Merlin tries to disguise as much of his bewilderment as possible. He's not sure how successful he is. “Sure.”

“Perfect.” Gwaine claps him on the shoulder. “Here's our first camper, then. Hey, Julius!”

Julius is an anxious-looking boy with mousy hair and a green shirt with cartoon lizards on it; he lights up when he sees Gwaine. “Big G!”

“Hey, little man, how's life?” Gwaine says, exchanging a complicated fist bump with him. Julius nearly loses his balance and his glasses during it, but Gwaine catches him by the elbow, and his glasses dangle safely from a neon cord around his neck. “Mr. and Mrs. Borden, it's great to see you again. Let's get you checked in, and we can take your stuff up to the cabin; how's that sound, Julius?”

“Awesome!” Julius declares, and Gwaine shepherds them off with a wink back at Merlin.

“Right,” Merlin mutters, squaring his shoulder. “I can do this.” He has his shirt on like armor, and a giant laminated name tag hanging around his neck like a shield. He had Vivian draw dragons around the letters of his name. He can absolutely do this. 

It's not hard to learn the flow of things. Uther is stationed at the registration table directly in front of Camelot, checking off names as the campers arrive; Leon and Morgana are a little ways to the right of him at a different table with t-shirts and frisbees and magnets spread in front of them along with a sign advertising the camp scholarship raffle. The rest of the staff is spread throughout the open space between Camelot and the small dirt parking lot at the head of the long camp driveway, shaking hands with parents and hugging returning campers—there's a happy loudness around all of them, rising up into the trees with the warm air. 

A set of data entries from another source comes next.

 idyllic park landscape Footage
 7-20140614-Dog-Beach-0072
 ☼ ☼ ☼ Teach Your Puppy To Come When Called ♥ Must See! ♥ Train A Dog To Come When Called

Arthur's everywhere. He's with Uther at registration, glad-handing the parents and smiling at the kids, but he's also under the bell in the middle of the space, shooing the counselors gathered there out to mingle; he's giving out fistbumps and hugs to everyone under the age of fifteen. Merlin gets the hang of his job relatively quickly, coming forward when Uther calls him and introduces him to another camper in his cabin, but he's already having trouble keeping track of the names—whereas Arthur seems to know _everyone_. 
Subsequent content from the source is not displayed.